Questions >>
1. In the Parquet2.jl documentation excerpt, which interface does RowGroup satisfy?
2. Continue the Parquet2.jl documentation excerpt from its last sentence.
+++ Excerpt to read +++
RowGroup <: ParquetTable

A piece of a parquet table. All parquet files are organized into 1 or more RowGroups each of which is a table in and of itself. RowGroup satisfies the Tables.jl columnar interface. Therefore, all row groups can be used as tables just like full Datasets. Typically different RowGroups are stored in different files and each file constitutes and entire RowGroup, though this is not enforced by the specification or Parquet2.jl. It is not expected for users to construct tables as their schema is constructed from parquet metadata.

Datasets are indexable collections of RowGroups.

Usage

ds = Dataset("/path/to/parquet")

length(ds)  # gives the number of row groups

rg = ds[1]  # get first row group

c = rg[1]  # get first column
c = rg["column_name"]  # or by name

for c ∈ rg  # RowGroups are indexable collections of columns
    println(name(c))
end

df = DataFrame(rg)  # RowGroups are bonified columnar tables themselves

# use TableOperations.jl to load only selected columns
df1 = rg |> TableOperations.select(:col1, :col2) |> DataFrame

Column

Data structure for organizing metadata and loading data of a parquet column object. These columns are the segments of columns referred to by individual row groups, not necessarily the entire columns of the master table schema. As such, these will have the same type of the columns in the full table but not necessarily the same number of values.

Usage

c = rg[n]  # returns nth `Column` from row group
c = rg["column_name"]  # retrieve by name

Parquet2.pages!(c)  # infer page schema of columns

Parquet2.name(c)  # get the name of c

Parquet2.filepath(c)  # get the path of the file containing c

v = Parquet2.load(c)  # load column values as a lazy AbstractVector

v[:]  # fully load values into memory

load(ds::Dataset, n)

Load the (complete, all RowGroups) column n (integer or string) from the dataset.
+++ Dataset section +++
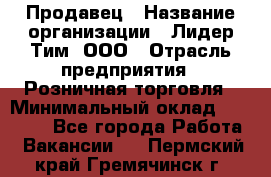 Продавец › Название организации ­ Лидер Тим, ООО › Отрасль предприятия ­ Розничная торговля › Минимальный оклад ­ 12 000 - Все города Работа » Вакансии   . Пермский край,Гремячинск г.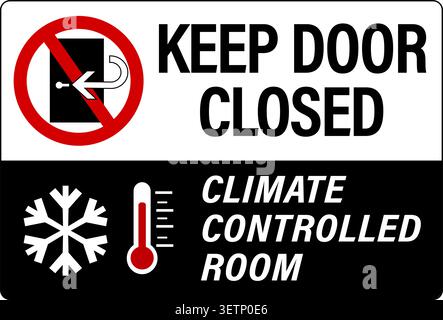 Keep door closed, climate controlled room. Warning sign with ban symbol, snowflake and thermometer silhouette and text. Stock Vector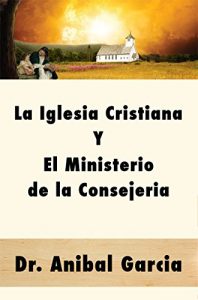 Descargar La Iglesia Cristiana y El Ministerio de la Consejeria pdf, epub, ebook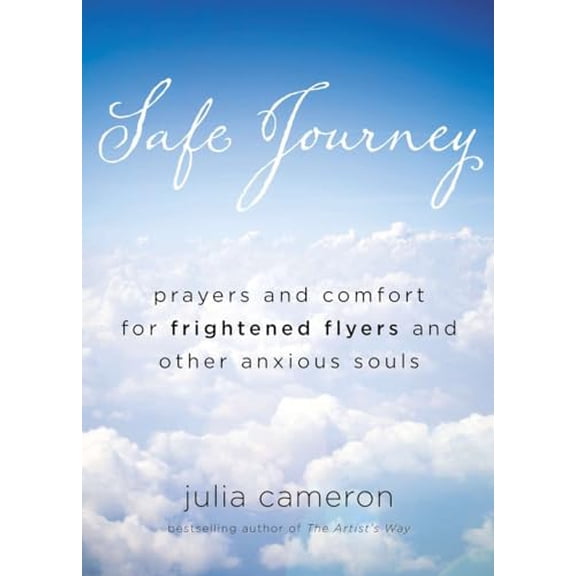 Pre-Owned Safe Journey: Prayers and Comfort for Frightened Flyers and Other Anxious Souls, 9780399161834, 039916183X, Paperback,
+++
Answers to each task >>
1. The Tables.jl columnar interface.

2.
load(c::Column)
load(rg::RowGroup, column_name)
load(ds::Dataset, column_name)

Deserialize values from a parquet column as an AbstractVector object. Options for this are defined when the file containing the column is first initialized.

Column name can be either a string column name or an integer column number.

metadata(col::Column; style=false)

Get the key-value metadata for the column.

metadata(col::Column, k::AbstractString[, default]; style=false)

Get the key k from the key-value metadata for column col. If default is provided it will be returned if k is not present.

metadata(ds::Dataset; style=false)

Get the auxiliary key-value metadata for the dataset.

Note that Dataset does not support DataAPI.colmetadata because it contains one instance of each column per row group. To access column metadata either call metadata on Column objects or colmetadata on RowGroup objects.

metadata(ds::Dataset, k::AbstractString[, default]; style=false)

Get the key k from the key-value metadata for the dataset. If default is provided it will be returned if k is not present.

writeiterable!(fw::FileWriter, tbls)

Write each table returned by the iterable over Tables.jl compatible tables tbls to the parquet file. The file will then be finalized so that no further data can be written to it.

close(ds::Dataset)

Close the Dataset, deleting all file buffers and row groups and freeing the memory. If the buffers are memory-mapped, this will free associated file handles. Note that memory and handles are only freed once garbage collection is executed (can be forced with GC.gc()).

SchemaNode

Represents a single node in a parquet schema tree. Statisfies the AbstractTrees interface.

PartitionNode

Representation of a node in a hive parquet schema partition tree. Sastisfies the AbstractTrees interface.

Page

Object containing metadata for parquet pages. These are esesentially subsets of the data of a column. The raw data contained in the page can be accessed with view(page).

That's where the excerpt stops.